Monday, August 8 was my 27th wedding anniversary. My wife Kathy and I met at Stanford on September 1, 1980, so we've been together for 31 years. That means that we've spent two-thirds of our lives on this planet together. We've been collaborators, soul mates, homeowners, parents, and friends together. For three decades, our relationship has just worked. Here's why.
My entire life has been math/science/engineering - digital, white and black, linear, orderly, and left-brained.
Kathy's entire life has been the visual arts/humanities/creativity - analog, splashes of color, wabi sabi, Victorian clutter, and right-brained.
Our talents are entirely different, our approaches complementary, and we never compete on any level.
In our 20's we were vigorous hiking partners and built a home together.
In our 30's we focused on raising a young child.
In our 40's we created stability by planning for the future, caring for our parents, and preparing our child to leave the nest.
In our 50's we're likely to travel, create, and tend our garden together.
In our 60's and beyond we're likely to create a Japanese inspired wilderness retreat to serve as a home base between experiences around the world that are part of our work lives, volunteer lives, and personal lives.
We've evolved together and continue to expand and refine our relationship every day.
When I read literature from the scientific and lay press about the "seven year itch", it makes me realize that needs change, people change, and relationships need to change over time if they are going to last.
In your 20's you're likely at the peak of your physical life with more endurance, strength, and biological resilience than any other era. You can climb mountains and if you fall you bounce.
In your 40's, you're likely to be at the peak of your mental life with more experience, intellectual agility, and intuition than any other era. You can climb mountains, but if you fall you break. You're more likely focused on your 401k than your surfboard.
In your 60's you're likely to be at the peak of your financial life with more savings, more earning, and stability than any other area. If you've kept up your workouts and managed your diet, you can climb mountains, but if you fall, you shatter.
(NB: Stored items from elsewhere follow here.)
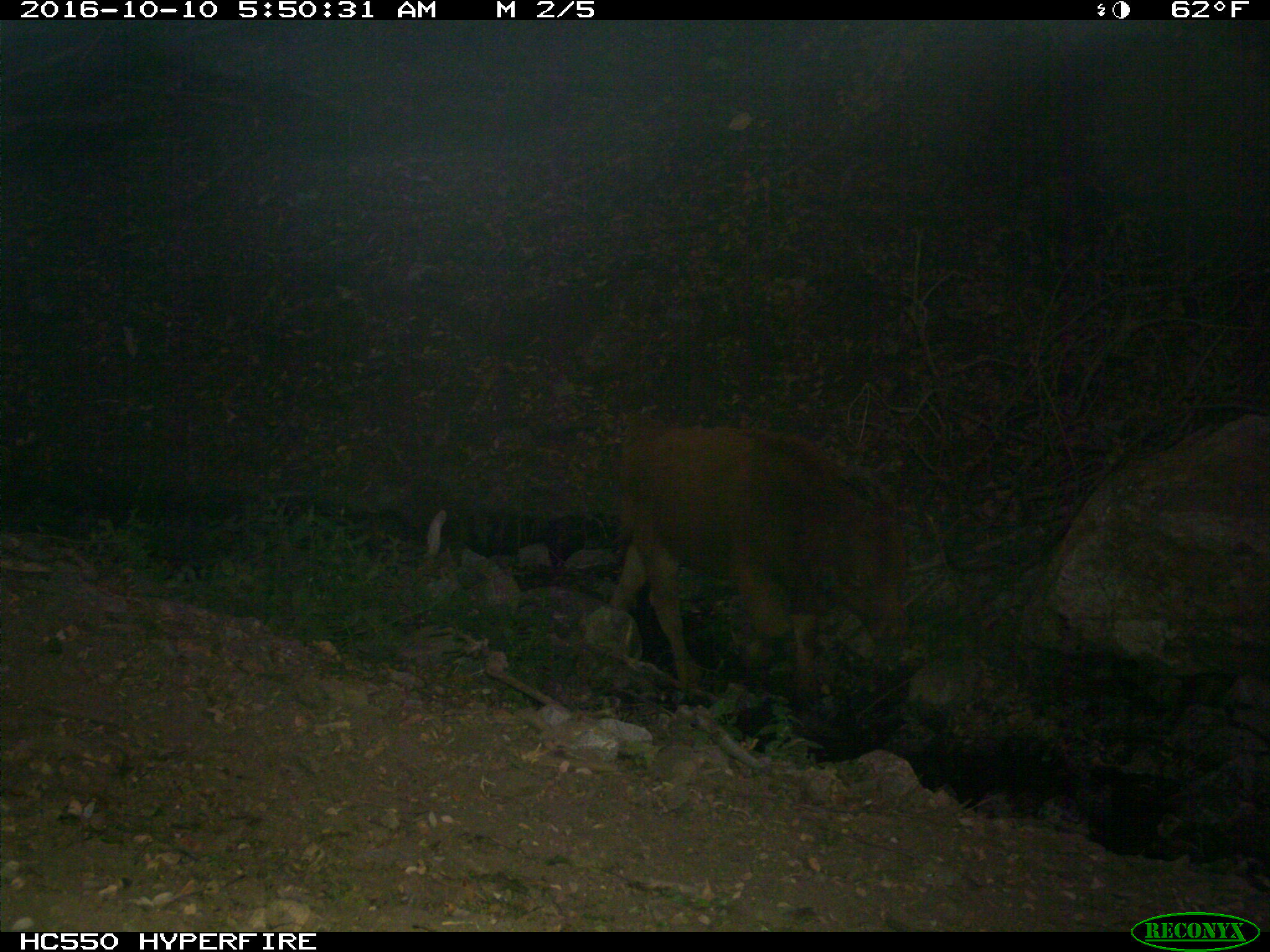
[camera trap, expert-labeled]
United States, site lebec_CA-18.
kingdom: Animalia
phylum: Chordata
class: Mammalia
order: Artiodactyla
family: Bovidae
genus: Bos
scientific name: Bos taurus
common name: domestic cow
You're more likely to be focused on supporting your children and aging parents, than thinking about a bleached blonde in a red convertible (unless you're a Congressman…)
If you and your partner are perfect for each other in your 20's, you may not be perfect in your 60's unless you adapt to your changing bodies, changing needs, and changing abilities together.
Kathy and I have been able to do that.
We've always treated each other as equals - there has never been a superior/subordinate aspects to our home lives, work lives, or family lives. Our division of labor is not cast in stone, it remains fluid based on the schedule and needs of each day. We share housework, we share parenting responsibilities, and we support each other's career.
Of course, we've had stress, anxiety, joy, sadness, and conflict along the way, that's life. But we've been able to weather the challenges, relish the successes, and treat each other fairly along the way.
This month we become empty nesters as our daughter begins her college life at Tufts on August 31. The house will seem quieter, the schedules will change, and our roles will need to evolve again as we focus more time on each other and our careers while our daughter becomes increasingly independent. It's another risky time for relationships.
But we'll navigate the transition, overcome the sense of loss, and plan our future together.
Given human life expectancy, we're likely to live another 31 years (I'm using Japan rather than US because our diet and lifestyle are distinctly Japanese). That means that Kathy and I are only halfway through our life together.
Happy Anniversary, Kathy. The second half of our time together will be even better than the first. I love you and always will.